Q: Your weekly specials are inventive! What’s your secret for duplicating these homestyle recipes in a commercial kitchen?
A: We are a company of systems and recipes. We change our specials every two weeks. We limit them to two lunches and two dinners. We have make-cards for the line to ensure that everyone is preparing them the same. We also are very careful that the special fi ts our hot line system. It cannot be too complicated, too many ingredients or take too long to get out of the kitchen. It is very important that the quality of any special be consistent whether there are two checks hanging or 20 checks hanging. This takes careful planning and monitoring.
Q: You make your own desserts, and they’re decadent like your Smores Cookie Pizzette and Chocolate Cassata Cake. Why not outsource these like so many other restaurants?

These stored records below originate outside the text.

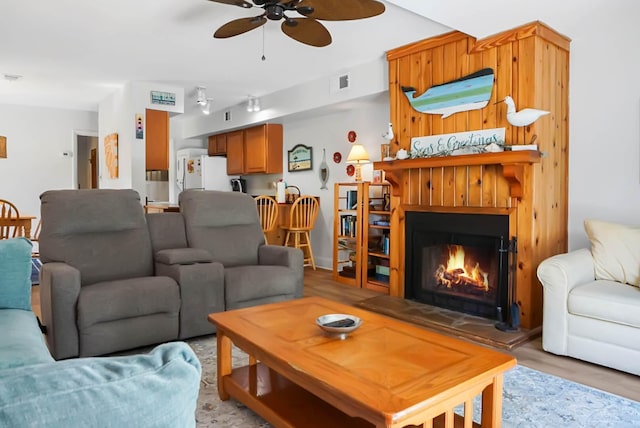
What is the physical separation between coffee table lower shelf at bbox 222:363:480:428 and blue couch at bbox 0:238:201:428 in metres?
1.29

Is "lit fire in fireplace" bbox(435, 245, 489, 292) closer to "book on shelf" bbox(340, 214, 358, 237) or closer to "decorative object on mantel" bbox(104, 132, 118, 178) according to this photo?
"book on shelf" bbox(340, 214, 358, 237)

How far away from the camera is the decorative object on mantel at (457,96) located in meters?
3.53

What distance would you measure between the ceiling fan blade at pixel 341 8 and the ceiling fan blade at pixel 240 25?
299 millimetres

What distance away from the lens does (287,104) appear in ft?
19.1

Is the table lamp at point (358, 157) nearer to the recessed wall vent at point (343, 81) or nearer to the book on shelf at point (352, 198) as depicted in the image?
the book on shelf at point (352, 198)

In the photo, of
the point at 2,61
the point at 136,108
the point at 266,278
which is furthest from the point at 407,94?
the point at 2,61

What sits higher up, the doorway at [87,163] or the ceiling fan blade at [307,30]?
the ceiling fan blade at [307,30]

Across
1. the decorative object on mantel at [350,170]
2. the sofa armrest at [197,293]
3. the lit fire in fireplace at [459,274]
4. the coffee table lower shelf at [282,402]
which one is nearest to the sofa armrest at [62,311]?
the sofa armrest at [197,293]

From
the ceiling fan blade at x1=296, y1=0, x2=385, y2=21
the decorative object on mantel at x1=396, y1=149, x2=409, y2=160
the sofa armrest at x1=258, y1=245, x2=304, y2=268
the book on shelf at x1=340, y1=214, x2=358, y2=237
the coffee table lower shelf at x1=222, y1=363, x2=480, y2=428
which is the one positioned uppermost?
the ceiling fan blade at x1=296, y1=0, x2=385, y2=21

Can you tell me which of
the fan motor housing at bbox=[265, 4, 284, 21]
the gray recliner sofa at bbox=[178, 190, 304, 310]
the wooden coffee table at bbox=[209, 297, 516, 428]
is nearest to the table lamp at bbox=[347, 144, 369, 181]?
the gray recliner sofa at bbox=[178, 190, 304, 310]

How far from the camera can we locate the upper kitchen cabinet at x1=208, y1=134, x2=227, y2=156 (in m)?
7.65

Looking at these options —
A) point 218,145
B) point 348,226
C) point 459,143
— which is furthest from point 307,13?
point 218,145

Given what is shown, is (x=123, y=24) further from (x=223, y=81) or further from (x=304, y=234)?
(x=304, y=234)

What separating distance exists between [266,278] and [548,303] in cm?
191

A: I believe that appetizers and desserts are two great ways to differentiate you from the competition. If you are buying desserts from your purveyor or from a local provider, the restaurant across the street could be serving the same item. We do buy a couple desserts from a local purveyor, but we make the rest. We limit the dessert menu and run monthly specials. This controls the amount of prep and inventory and allows us to take advantage of seasonal items.
Q: Your menu transcends pizza and spaghetti. How well do items like cioppino & baked wild mushroom ravioli sell?

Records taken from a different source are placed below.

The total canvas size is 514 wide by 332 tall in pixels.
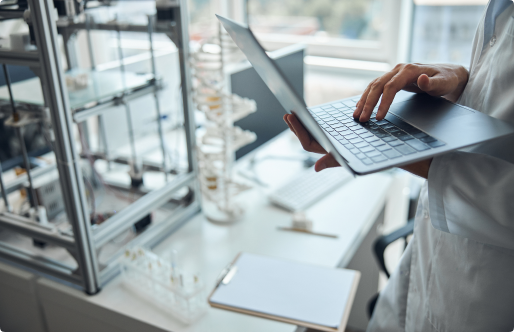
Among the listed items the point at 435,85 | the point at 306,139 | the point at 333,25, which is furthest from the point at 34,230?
the point at 333,25

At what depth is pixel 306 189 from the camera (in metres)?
1.55

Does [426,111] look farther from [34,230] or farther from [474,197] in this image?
[34,230]

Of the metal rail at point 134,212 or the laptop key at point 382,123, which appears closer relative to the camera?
the laptop key at point 382,123

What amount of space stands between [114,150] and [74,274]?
72cm

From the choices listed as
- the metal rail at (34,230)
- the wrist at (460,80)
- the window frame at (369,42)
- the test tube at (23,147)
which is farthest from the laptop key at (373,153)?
the window frame at (369,42)

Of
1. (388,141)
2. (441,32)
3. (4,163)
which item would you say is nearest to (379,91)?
(388,141)

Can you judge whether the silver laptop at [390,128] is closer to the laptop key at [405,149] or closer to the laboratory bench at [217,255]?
the laptop key at [405,149]

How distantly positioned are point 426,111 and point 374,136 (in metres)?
0.13

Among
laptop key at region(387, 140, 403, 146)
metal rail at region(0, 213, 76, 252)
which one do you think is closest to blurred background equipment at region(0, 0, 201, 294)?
metal rail at region(0, 213, 76, 252)

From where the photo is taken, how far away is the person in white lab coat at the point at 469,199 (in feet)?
2.20

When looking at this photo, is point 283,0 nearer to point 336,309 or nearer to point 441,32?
point 441,32

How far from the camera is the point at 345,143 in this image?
2.31 feet

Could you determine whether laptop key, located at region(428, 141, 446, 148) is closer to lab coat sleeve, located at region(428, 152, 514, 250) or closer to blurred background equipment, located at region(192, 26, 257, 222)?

A: Selling specials is all about the customer’s confidence in your kitchen. After we opened, it took about six months of aggressive in-house marketing and strong server suggestive selling to get customers to try some unconventional specials. Unconventional for a pizzeria, that is. Now our specials usually outsell most menu items. Once again, it is all about differentiating you from the competition. Offering specials like cioppino or wild mushroom ravioli and preparing them with quality ingredients consistently gives you a leg up on the competition and allows you to build the important “regular” customer base.
Q: You’ve been open more than a year now. What’s the one thing that has surprised you the most about this business?
A: One of the changes I have noticed over the last year is customer knowledge of culinary ingredients and preparation. The plethora of food and cooking programs on television are making for a more educated and adventurous dining public. More so now than at any time in my 30 years in the restaurant business. You can’t brown some ground meat, add it to your marinara sauce and call it Bolognese. This does put pressure on operators to be creative and truthful in their menus and specials. If you don’t, the restaurants down the street will, and take some of your customers along with them.